What follows is a callback to 1943. Steve Rogers punches a fascist -- again and again -- as the world watches. “Our champion did not falter,” we are told, “He was a man at war with his worst nightmare. A warped and twisted version of everything he stood for.” It is a stark reminder that the noblest ideal -- America itself -- can be co-opted and corrupted by those who would “come to power on the back of a lie.”

And what a lie it proves to be. It turns out that Hydra Cap was never worthy of wielding Mjolnir to begin with. Unkbeknownst to him, Elisa Sinclair had used a fragment of Kobik to temporarily alter Thor’s hammer so that it could be wielded by the strongest, thus conferring leadership of Hydra to Rogers. The real, unaltered Mjolnir can only be wielded by the real, unaltered Steve Rogers, who uses it to deliver a finishing blow to Hydra Cap, and then returns it to Jane Foster. (Apparently, Odinson is also still unworthy.)

Steve also returns the vibranium shield to Sam: “I told him this didn’t belong to him,” he says of Hydra Cap. “It doesn’t belong to me either.”

Steve’s return concludes with the restoration of the timeline. Kobik reconstructs “the history that had been corrupted and taken from us.” But this isn’t a reset switch. The events of Secret Empire have not been erased. History unfolded as we saw it, and the devastating consequences are real, Las Vegas is still is a pile of rubble. Rick and Natasha are still dead, and Hydra Cap remains to answer for his crimes.

The Future

As Marvel moves past the Generations one-shots into the Legacy soft reboot, we've been told that there will be no more line-wide events from Marvel in the next 18 months. This may mean that Secret Empire is the final chapter in a saga that began in 1984 with Secret Wars.

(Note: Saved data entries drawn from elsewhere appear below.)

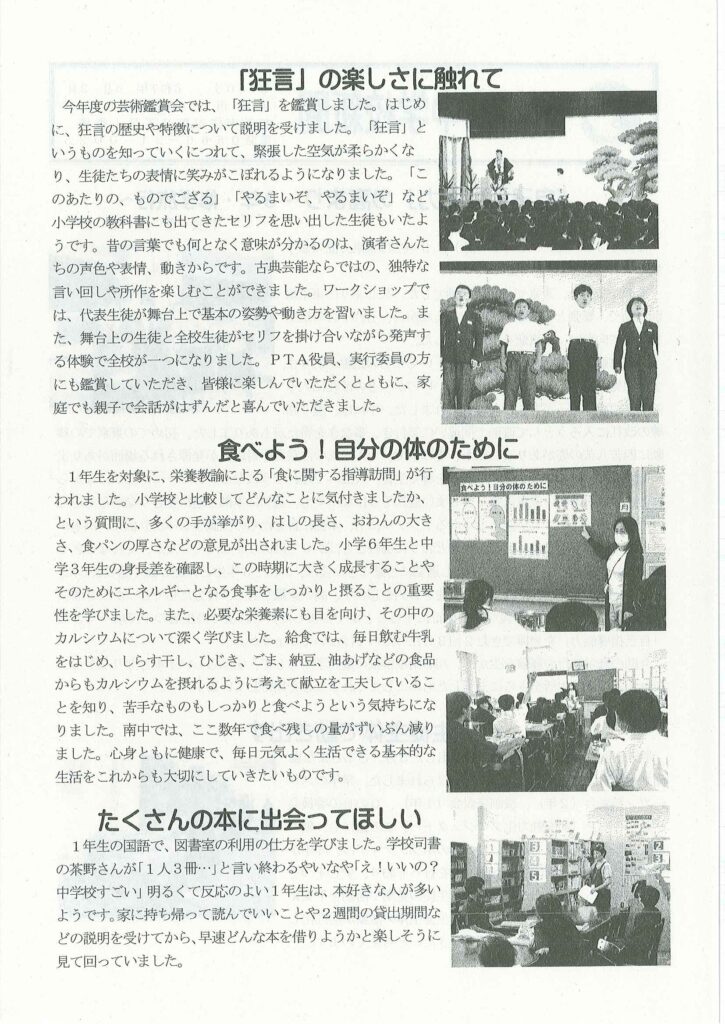 「狂言」の楽しさに触れて

今年度の芸術鑑賞会では、「狂言」を鑑賞しました。はじめに、狂言の歴史や特徴について説明を受けました。「狂言」というものを知っていくにつれて、緊張した空気が柔らかくなり、生徒たちの表情に笑みがこぼれるようになりました。「このあたりの、ものでござる」「やるまいぞ、やるまいぞ」など小学校の教科書にも出てきたセリフを思い出した生徒もいたようです。昔の言葉でも何となく意味が分かるのは、演者さんたちの声色や表情、動きからです。古典芸能ならではの、独特な言い回しや所作を楽しむことができました。ワークショップでは、代表生徒が舞台上で基本の姿勢や動き方を習いました。また、舞台上の生徒と全校生徒がセリフを掛け合いながら発声する体験で全校が一つになりました。ＰＴＡ役員、実行委員の方にも鑑賞していただき、皆様に楽しんでいただくとともに、家庭でも親子で会話がはずんだと喜んでいただきました。

食べよう！自分の体のために

１年生を対象に、栄養教諭による「食に関する指導訪問」が行われました。小学校と比較してどんなことに気付きましたか、という質問に、多くの手が挙がり、はしの長さ、おわんの大きさ、食パンの厚さなどの意見が出されました。小学６年生と中学３年生の身長差を確認し、この時期に大きく成長することやそのためにエネルギーとなる食事をしっかりと摂ることの重要性を学びました。また、必要な栄養素にも目を向け、その中のカルシウムについて深く学びました。給食では、毎日飲む牛乳をはじめ、しらす干し、ひじき、ごま、納豆、油あげなどの食品からもカルシウムを摂れるように考えて献立を工夫していることを知り、苦手なものもしっかりと食べようという気持ちになりました。南中では、ここ数年で食べ残しの量がずいぶん減りました。心身ともに健康で、毎日元気よく生活できる基本的な生活をこれからも大切にしていきたいものです。

食べよう！自分の体のために

たくさんの本に出会ってほしい

１年生の国語で、図書室の利用の仕方を学びました。学校司書の茶野さんが「１人３冊…」と言い終わるやいなや「え！いいの？中学校すごい」明るくて反応のよい１年生は、本好きな人が多いようです。家に持ち帰って読んでいいことや２週間の貸出期間などの説明を受けてから、早速どんな本を借りようかと楽しそうに見て回っていました。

It may not be the last ever event, but Secret Empire may become the final hero vs. hero event. We've seen the trope spun out repeatedly. There have been two superhero Civil Wars. The Avengers have taken on the X-Men, and the X-Men have squared off against the Inhumans. And that's just the tip of the iceberg.

Nick Spencer may have given us a fresh spin on the trope, but the conclusion of Secret  Empire makes it clear that its time for Marvel's heroes to stop fighting each other and start fighting the bad guys. Come to think of it, that's a pretty good take on the way we should all be living our lives.